Yog Joy (1938-1996) was an Indian photojournalist whose published works include over 1,000 pictures of news and of human interest themes in international newspapers, periodicals, and books. Born into a humble background in the Sargodha District, he rose to become a prominent figure in Indian press photography. He spent over 20 years with The Tribune, eventually serving as their photo editor.

==Biography==
Joy came from a rural background. Born in the Sargodha District of Pakistan, he completed his education from Rohtak and pursued photography.

He has been honoured with national and international awards which include the National Press Award; All India Press Photography Competition Award; 'Sakaal' Golden Jubilee National Award for outstanding news photography; The Lalit Kala Akademi's Portfolio Award, UNICEF photo awards on themes of the 'Girl Child' and 'Child needs Peace'; second prize in the UNESCO National Photo competition, second prize in "Fun with Mazda" organized by Mazda for three consecutive years (1985, 1986 and 1987); a medal in the World Photo Contest 1993 organised by UNESCO and ACCU, Japan, and first position in the Kodak Awards for Photographic Excellence in the professional category in 1998.

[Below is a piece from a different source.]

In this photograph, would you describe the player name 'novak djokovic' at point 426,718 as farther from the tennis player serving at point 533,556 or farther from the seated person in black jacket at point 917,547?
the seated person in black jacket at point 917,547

== Career and notable incidents ==
During his career, Joy was known for his dedicated and risky on-the-ground reporting. In October 1979, while covering a political clash between Akali and Janata Party workers in Chandigarh, he was severely assaulted by the local police for refusing to surrender his camera's film roll, an incident that drew significant attention to press freedom challenges at the time.

In addition to his journalism, he was an executive member of both the Punjab Lalit Kala Akademi and Chandigarh Lalit Kala Akademi, and his work has been featured in posthumous photographic retrospectives across India.